Configuration Reference¶
All AI-SRE configuration is managed through environment variables. Copy .env.example to .env and edit the values for your environment. In Kubernetes deployments, these are passed through Helm values or Kubernetes Secrets.
LLM Provider¶
AI-SRE requires at least one LLM provider for diagnosis, runbook generation, and postmortem creation.
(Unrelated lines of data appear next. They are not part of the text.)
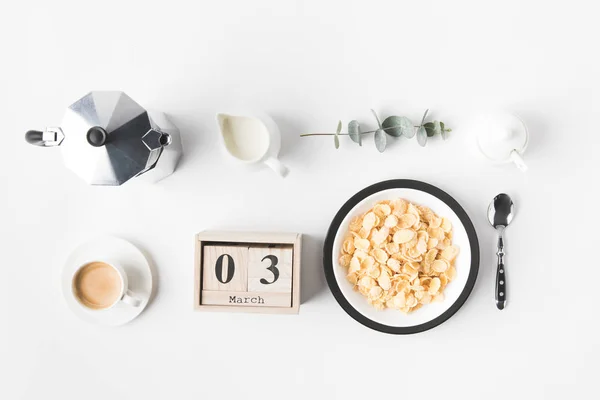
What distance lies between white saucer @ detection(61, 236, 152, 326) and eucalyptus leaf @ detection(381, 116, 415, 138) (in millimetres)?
666

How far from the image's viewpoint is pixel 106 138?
3.33ft

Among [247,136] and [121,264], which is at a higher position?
[247,136]

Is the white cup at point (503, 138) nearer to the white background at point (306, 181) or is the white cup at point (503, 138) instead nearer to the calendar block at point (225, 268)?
the white background at point (306, 181)

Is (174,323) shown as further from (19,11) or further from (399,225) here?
(19,11)

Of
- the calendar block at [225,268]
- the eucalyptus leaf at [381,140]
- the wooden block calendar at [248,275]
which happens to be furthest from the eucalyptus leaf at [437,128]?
the calendar block at [225,268]

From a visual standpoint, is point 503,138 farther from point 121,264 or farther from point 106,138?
point 121,264

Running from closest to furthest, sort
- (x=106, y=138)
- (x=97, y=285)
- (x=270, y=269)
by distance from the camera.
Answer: (x=106, y=138), (x=270, y=269), (x=97, y=285)

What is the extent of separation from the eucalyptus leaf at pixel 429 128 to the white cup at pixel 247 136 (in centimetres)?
36

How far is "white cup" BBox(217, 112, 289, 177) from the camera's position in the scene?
3.72 feet

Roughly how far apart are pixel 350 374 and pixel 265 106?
686mm

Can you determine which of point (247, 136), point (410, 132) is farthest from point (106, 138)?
point (410, 132)

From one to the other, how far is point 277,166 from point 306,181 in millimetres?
163

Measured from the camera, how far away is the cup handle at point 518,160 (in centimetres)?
114

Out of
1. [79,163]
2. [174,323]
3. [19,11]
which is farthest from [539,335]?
[19,11]
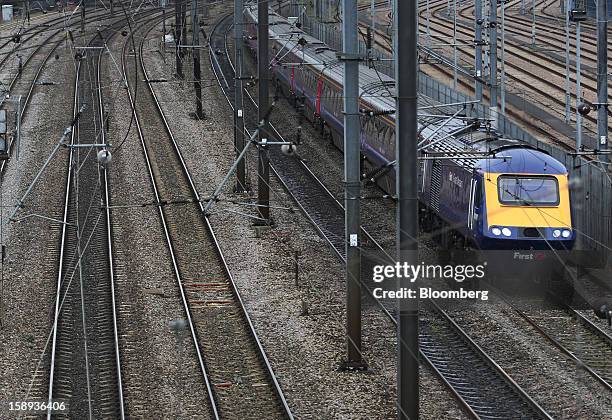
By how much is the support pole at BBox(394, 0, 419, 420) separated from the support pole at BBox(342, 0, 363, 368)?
4.15m

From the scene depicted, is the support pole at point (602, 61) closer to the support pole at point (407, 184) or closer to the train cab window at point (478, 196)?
the train cab window at point (478, 196)

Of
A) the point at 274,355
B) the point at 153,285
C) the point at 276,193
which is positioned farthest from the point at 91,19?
the point at 274,355

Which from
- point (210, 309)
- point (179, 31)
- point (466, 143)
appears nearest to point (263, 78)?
point (466, 143)

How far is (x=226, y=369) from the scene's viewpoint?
19.4 meters

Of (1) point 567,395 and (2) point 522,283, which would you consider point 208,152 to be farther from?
(1) point 567,395

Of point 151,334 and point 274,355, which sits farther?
point 151,334

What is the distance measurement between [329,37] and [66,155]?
2195 centimetres

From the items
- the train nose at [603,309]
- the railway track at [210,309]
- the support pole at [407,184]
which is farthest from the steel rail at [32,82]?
the support pole at [407,184]

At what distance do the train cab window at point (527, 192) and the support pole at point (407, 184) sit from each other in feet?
27.4

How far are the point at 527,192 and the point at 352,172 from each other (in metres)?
5.09

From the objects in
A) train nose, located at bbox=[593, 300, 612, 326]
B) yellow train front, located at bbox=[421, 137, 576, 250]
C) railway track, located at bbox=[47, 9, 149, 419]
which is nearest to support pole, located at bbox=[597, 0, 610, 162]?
yellow train front, located at bbox=[421, 137, 576, 250]

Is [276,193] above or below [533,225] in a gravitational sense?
below

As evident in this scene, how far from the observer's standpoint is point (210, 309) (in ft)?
75.3

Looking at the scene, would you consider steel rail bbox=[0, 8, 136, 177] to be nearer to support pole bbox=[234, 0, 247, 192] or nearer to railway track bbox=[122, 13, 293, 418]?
railway track bbox=[122, 13, 293, 418]
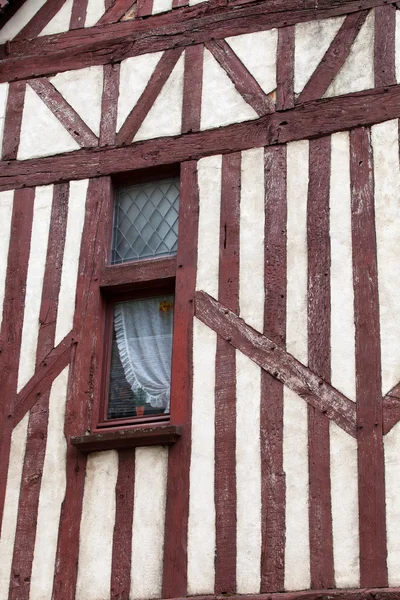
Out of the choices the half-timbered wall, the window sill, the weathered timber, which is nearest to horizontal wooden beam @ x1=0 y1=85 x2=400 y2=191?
the half-timbered wall

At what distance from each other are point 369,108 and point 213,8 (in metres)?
1.60

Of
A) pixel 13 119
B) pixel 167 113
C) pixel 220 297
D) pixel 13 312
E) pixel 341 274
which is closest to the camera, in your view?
pixel 341 274

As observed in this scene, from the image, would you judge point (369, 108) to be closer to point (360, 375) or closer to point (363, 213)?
point (363, 213)

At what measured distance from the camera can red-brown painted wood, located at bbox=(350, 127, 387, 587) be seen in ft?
22.2

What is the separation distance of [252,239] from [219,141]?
0.83 meters

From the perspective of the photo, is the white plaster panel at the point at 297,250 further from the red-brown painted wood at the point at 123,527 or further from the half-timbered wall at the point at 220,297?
the red-brown painted wood at the point at 123,527

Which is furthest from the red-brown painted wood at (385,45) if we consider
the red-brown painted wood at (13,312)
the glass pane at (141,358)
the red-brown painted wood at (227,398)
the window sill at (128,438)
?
the window sill at (128,438)

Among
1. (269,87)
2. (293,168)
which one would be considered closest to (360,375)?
(293,168)

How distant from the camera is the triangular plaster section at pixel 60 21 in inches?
366

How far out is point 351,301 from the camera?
24.4ft

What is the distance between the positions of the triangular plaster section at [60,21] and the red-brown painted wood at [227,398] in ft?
6.51

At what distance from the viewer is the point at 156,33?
8922 mm

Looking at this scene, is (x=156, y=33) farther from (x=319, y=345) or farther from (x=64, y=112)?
(x=319, y=345)

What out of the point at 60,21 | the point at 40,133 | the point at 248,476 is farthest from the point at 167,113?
the point at 248,476
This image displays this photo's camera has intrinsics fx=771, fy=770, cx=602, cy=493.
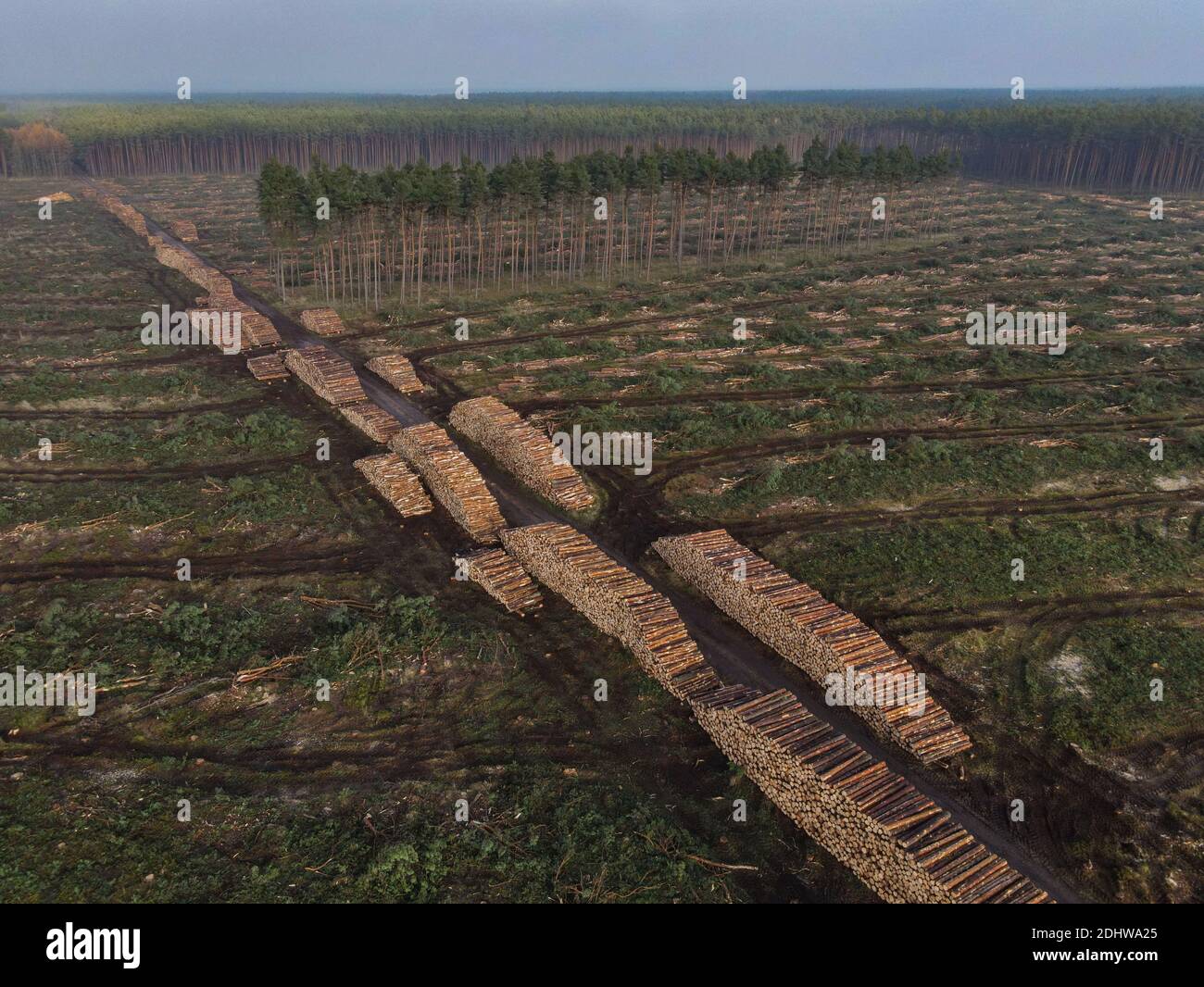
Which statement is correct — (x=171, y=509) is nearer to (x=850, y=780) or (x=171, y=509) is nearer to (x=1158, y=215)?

| Variable | Default | Description |
|---|---|---|
LLM_PROVIDER |
auto |
LLM selection strategy. auto prefers Anthropic, falls back to OpenAI. Options: auto, anthropic, openai, ollama |
ANTHROPIC_API_KEY |
-- | Anthropic API key for Claude models |
ANTHROPIC_MODEL |
claude-sonnet-4-6 |
Anthropic model identifier |
OPENAI_API_KEY |
-- | OpenAI API key |
OPENAI_MODEL |
gpt-4o-mini |
OpenAI model identifier |
OLLAMA_BASE_URL |
http://localhost:11434 |
Ollama server URL for self-hosted LLM inference |
OLLAMA_MODEL |
llama3.2 |
Ollama model name |
Provider selection
With LLM_PROVIDER=auto, the platform checks for ANTHROPIC_API_KEY first, then OPENAI_API_KEY. Set the provider explicitly if you want to force a specific backend. Use ollama for air-gapped or on-premise deployments where API calls to external services are not permitted.
Database¶
| Variable | Default | Description |
|---|---|---|
DATABASE_URL |
sqlite+aiosqlite:///./data/ai_sre.db |
SQLAlchemy async connection URL |
Supported backends:
- SQLite (development/pilot):
sqlite+aiosqlite:///./data/ai_sre.db-- created automatically, single-writer only - PostgreSQL (production):
postgresql+asyncpg://user:pass@host:5432/ai_sre-- requiresasyncpgdriver (included in base dependencies)
SQLite limitations
SQLite supports only a single writer at a time. For multi-replica Kubernetes deployments, you must use PostgreSQL. The platform uses NullPool for PostgreSQL connections to prevent connection leaks in async contexts.
Database Migrations¶
When using PostgreSQL, manage schema migrations with Alembic:
make db-migrate # Apply all pending migrations
make db-revision MSG="add column" # Create a new migration
make db-downgrade # Roll back one migration
Log Provider¶
The log provider determines where AI-SRE fetches application logs during diagnosis.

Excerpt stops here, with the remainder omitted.